A substantial percentage of work-related injuries are the result of repetitive strain. If you are suffering from pain and you don't know where it is coming from, there are several activities at work that might be the culprit. Under these circumstances, you might be entitled to compensation through workers' compensation benefits.
Activities That Lead to Repetitive Strain Injuries
Many activities that seem common and mundane can lead to injuries. For example, sitting at a desk and typing can lead to repetitive strain, as can using a computer mouse, operating a register, and sitting or standing for long periods of time.
Driving or operating heavy machinery can also lead to repetitive strain injuries. If you work on an assembly line, you may begin to experience pain after years of hard work.
If you are often twisting or bending, this can lead to injuries developing over time. You may also suffer injuries as a result of carrying heavy loads.
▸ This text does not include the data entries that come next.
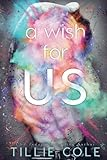 A_wish_for_us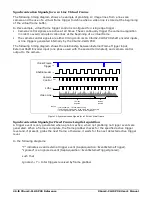 Preview for 48 page of Dalsa Xtium2-CLHS PX8 User Manual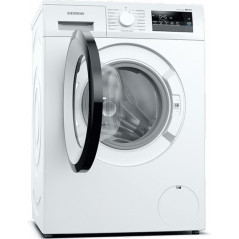Siemens WM12N1M7GR Washing Machine 7kg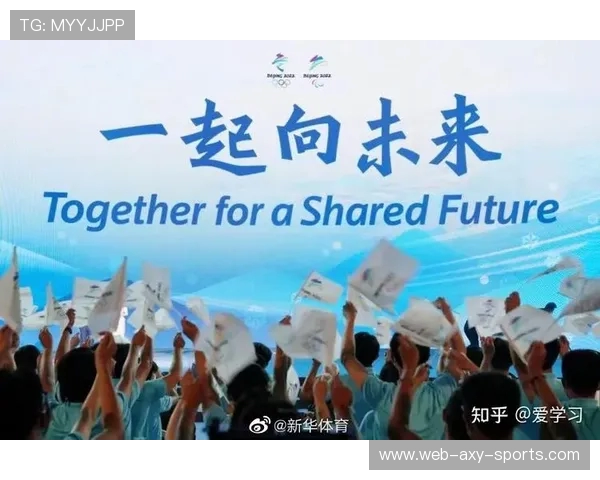 杭州网球队逆袭之路揭秘洲际杯特别报道展现拼搏精神与团队力量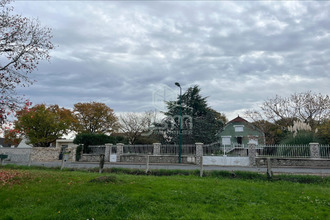 Vente Terrain 37250, Montbazon France
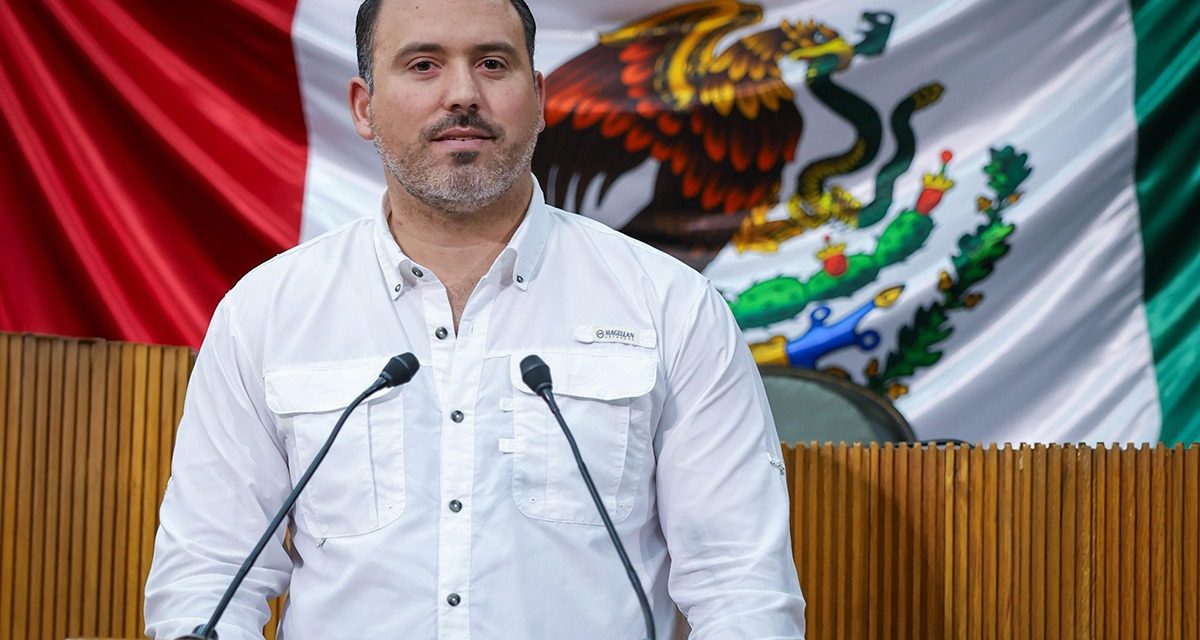 MARIO SOTO EXHORTA A INSTALAR PUNTOS DE RECARGA DE LA TARJETA Y MEJORAR LA COBERTURA DE TRANSPORTE EN GARCÍA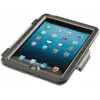 Pelican Progear Vault İpad Mini Tablet Kılıfı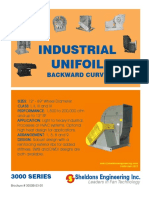 Curvas Simple Entrada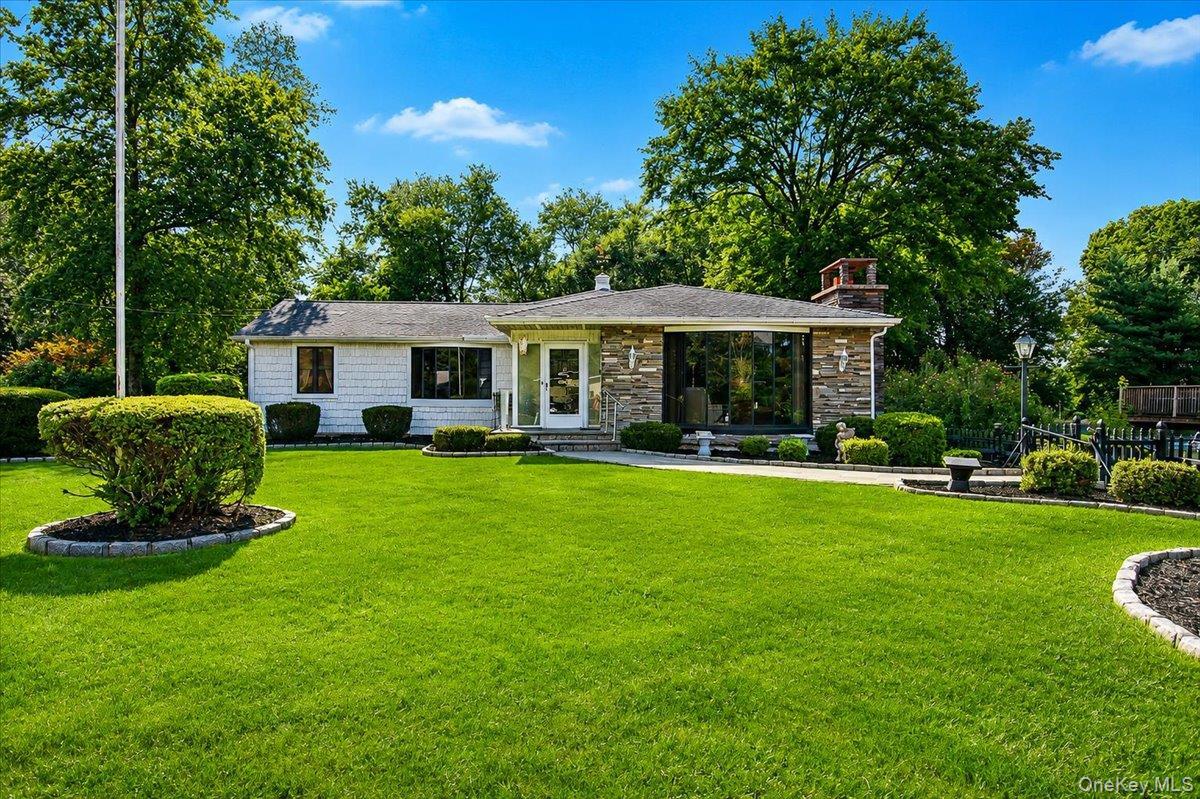 Single Family N 2nd Street Westchester County, NY 10567, MLS-1041039-3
Connecting your repetitive injuries to your workplace is crucial because you must prove that your injuries are the result of work-related activities.
The Connection Between Repetitive Motions and Workplace Injuries
Because of how repetitive injuries arise, you may find it difficult to prove that your injuries were specifically the result of work. This is because repetitive strain injuries can arise over the course of many years and can have multiple possible causes. However, depending on the nature of your work, you may be able to prove that it is very likely that your injuries were caused at work.
If you are working in a very hot or cold climate, you are much more likely to suffer from repetitive strain injuries. You might need to hold a particular position for a long period of time. You may be pressured to work for a long shift, or you might work for a long time without a break. Regardless, you shouldn't allow your employer to downplay your injuries.
Your Injuries Might Be Serious
The pain that you may experience as a result of repetitive strain injuries can be severe and debilitating. However, your employer might try to downplay your injuries so that the company does not have to file a claim or so that your claim will be denied.
Therefore, you will need help from an experienced workers' compensation attorney who will help you gather the evidence necessary to make the case that you deserve compensation for your injuries at work.